Sunday 22 March 2009

My new favourite lesbian

Some time before Christmas, I got a Facebook request to become friends with a Jill Sobule. Usually, I decline such offers from people whose names I don’t recognise but she came recommended from a good source, a woman film director.

So I became friends with Jill Sobule. Then I noticed she was a songwriter and performer and I somehow found my way to her version of Merry Christmas From The Family — I’d put the one by its writer, Robert Earl Keen, on my Xmas playlist. Hers is the one that’s best known in the US. There’s a sweet, neat video of it.

I learned a little more about her. That she’d done a few other Christmas songs. That she’d had a small hit of sorts with a song called I Kissed A Girl — quite different from the Kate Perry song. There’s a sweet, neat video of that, too.

Then I got a note from her. Nothing personal — I guess all her other 1925 Facebook friends got it, too. It was an invite to a show, in London, a Tuesday night at the Cobden Club.
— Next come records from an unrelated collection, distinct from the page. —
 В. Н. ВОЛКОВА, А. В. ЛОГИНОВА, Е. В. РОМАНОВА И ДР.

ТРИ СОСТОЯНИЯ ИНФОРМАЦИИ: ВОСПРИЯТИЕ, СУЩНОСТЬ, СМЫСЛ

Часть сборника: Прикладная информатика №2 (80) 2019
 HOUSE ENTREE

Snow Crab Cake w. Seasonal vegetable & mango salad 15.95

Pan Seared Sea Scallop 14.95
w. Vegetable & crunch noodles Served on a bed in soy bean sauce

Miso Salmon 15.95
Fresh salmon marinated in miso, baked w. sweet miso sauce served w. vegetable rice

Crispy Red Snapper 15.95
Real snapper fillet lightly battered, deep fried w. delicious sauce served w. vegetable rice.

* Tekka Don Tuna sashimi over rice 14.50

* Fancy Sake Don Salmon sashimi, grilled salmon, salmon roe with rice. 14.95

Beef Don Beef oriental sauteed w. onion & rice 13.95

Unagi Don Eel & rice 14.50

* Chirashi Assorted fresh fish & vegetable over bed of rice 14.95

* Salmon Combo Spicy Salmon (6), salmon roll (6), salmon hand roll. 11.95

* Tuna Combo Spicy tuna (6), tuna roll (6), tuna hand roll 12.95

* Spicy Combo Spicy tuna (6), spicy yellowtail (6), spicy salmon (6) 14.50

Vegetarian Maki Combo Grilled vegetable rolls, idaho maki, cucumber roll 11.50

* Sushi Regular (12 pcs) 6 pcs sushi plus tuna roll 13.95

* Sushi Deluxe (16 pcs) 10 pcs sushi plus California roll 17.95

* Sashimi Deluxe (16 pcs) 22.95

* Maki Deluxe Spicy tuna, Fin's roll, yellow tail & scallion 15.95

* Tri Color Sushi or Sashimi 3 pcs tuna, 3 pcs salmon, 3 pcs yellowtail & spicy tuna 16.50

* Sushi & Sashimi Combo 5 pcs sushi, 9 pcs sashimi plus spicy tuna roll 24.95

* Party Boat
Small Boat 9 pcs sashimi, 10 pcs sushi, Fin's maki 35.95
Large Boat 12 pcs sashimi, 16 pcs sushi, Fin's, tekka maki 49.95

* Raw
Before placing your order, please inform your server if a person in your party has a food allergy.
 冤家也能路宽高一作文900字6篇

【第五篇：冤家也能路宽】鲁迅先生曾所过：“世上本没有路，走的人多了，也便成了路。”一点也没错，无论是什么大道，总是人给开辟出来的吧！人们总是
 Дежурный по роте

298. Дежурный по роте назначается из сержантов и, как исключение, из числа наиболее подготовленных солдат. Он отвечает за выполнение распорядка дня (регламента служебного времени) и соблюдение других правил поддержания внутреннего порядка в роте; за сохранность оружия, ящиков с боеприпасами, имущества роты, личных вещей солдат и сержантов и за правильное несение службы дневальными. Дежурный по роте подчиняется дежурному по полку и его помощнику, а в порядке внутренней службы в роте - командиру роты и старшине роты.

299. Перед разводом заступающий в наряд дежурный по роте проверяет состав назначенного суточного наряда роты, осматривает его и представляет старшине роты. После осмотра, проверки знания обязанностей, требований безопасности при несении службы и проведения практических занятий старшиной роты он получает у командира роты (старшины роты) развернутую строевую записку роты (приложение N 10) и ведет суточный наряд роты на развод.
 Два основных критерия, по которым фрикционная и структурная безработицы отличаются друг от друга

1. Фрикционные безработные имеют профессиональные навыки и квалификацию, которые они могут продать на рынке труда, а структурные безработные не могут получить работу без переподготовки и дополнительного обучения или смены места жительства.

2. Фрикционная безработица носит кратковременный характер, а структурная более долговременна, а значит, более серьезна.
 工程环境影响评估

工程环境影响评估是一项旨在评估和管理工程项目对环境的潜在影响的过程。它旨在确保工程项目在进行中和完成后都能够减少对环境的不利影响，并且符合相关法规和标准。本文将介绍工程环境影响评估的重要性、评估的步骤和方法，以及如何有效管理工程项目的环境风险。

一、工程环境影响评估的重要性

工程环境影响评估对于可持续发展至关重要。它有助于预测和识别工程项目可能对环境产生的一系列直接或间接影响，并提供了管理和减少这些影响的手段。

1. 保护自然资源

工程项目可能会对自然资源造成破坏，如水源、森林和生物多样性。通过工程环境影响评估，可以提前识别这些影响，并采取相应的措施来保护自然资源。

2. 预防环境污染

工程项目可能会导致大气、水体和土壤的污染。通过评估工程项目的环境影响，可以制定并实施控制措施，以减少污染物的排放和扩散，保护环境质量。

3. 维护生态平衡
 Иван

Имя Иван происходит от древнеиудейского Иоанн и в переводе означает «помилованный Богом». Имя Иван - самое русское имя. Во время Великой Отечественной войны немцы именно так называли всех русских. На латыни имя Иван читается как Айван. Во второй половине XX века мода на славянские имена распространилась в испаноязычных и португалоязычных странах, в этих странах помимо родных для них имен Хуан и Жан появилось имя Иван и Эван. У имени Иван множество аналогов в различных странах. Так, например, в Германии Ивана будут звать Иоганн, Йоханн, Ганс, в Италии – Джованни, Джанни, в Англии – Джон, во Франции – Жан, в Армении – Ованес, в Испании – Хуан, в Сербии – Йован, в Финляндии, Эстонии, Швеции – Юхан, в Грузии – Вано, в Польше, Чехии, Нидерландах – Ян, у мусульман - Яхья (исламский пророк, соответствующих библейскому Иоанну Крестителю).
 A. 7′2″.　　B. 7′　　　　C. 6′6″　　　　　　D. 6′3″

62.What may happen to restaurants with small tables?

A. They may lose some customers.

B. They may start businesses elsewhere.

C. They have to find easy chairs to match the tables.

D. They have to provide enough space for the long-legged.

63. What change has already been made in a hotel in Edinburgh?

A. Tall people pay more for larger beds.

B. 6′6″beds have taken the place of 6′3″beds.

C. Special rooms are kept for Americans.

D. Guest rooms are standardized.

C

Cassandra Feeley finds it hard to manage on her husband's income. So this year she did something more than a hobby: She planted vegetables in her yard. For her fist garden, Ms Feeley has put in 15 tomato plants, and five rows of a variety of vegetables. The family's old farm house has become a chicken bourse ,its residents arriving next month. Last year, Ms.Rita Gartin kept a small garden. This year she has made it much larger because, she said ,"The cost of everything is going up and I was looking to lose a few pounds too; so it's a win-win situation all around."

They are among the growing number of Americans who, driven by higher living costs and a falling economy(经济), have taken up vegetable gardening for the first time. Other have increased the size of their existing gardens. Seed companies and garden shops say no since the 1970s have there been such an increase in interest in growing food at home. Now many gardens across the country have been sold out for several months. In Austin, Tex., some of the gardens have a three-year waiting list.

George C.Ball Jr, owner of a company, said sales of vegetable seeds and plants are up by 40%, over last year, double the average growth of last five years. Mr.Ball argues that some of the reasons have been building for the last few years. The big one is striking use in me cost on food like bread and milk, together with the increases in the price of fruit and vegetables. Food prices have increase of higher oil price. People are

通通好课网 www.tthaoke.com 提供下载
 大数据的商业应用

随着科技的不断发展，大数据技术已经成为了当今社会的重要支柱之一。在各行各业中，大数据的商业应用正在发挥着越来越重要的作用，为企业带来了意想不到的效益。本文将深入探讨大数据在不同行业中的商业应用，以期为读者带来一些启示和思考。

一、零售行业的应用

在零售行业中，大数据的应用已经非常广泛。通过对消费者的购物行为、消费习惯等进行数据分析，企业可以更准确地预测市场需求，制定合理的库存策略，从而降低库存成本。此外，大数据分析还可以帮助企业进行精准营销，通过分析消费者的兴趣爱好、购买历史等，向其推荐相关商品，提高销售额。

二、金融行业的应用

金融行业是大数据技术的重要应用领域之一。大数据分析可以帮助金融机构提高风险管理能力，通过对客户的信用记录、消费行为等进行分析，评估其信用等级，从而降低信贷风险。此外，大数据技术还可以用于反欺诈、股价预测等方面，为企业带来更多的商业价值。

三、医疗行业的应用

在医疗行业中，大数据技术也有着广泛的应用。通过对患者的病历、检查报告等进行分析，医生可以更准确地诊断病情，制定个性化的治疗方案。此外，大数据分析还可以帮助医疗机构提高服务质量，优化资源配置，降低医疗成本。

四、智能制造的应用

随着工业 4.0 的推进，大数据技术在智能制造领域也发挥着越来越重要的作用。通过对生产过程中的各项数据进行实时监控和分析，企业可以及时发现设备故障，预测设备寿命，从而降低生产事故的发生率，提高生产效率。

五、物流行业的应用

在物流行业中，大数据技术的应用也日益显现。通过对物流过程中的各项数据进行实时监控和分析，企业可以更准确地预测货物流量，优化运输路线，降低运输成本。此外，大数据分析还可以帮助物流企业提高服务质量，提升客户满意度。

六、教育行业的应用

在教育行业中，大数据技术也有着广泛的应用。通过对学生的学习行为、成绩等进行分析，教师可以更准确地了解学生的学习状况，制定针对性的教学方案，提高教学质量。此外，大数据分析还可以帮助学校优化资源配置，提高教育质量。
There were about twenty of us in the audience. She played an odd-looking guitar, mostly like she was a folk-singer but sometimes like she thought she could be Jimi Hendrix. She sang a song about wishing she could get around on a jet pack. She sang one about searching for Bobbie Gentry — with a whole new twist on what got thrown off the Tallahatchie Bridge.

(I was down that way once. A post-office counter worker I met at Robert Johnson’s grave — one of them, anyway — offered to show me the bridge and maybe buy me a drink after. I declined his kind offer.)

She was quite wonderful that night — six songs, all odd, all so original I almost felt a fool for not having heard of her before. So I googled her etc and discovered I was a fool.

Others are not so foolish. Unable to get a deal, she asked her fans to raise the cash for her to record a new album by advance-buying a copy of it. She raised it, no problem, all 75,000 George Washingtons of it.

I downloaded some tracks, from her website and from emusic. Among other things, I heard her crack a great gag that I’d not heard before: my bush would make a better president. I learned, too, that once she wasn’t a lesbian but now she is — she has songs about this. That one about kissing a girl, for example. (I maybe should have got a hint there, no?)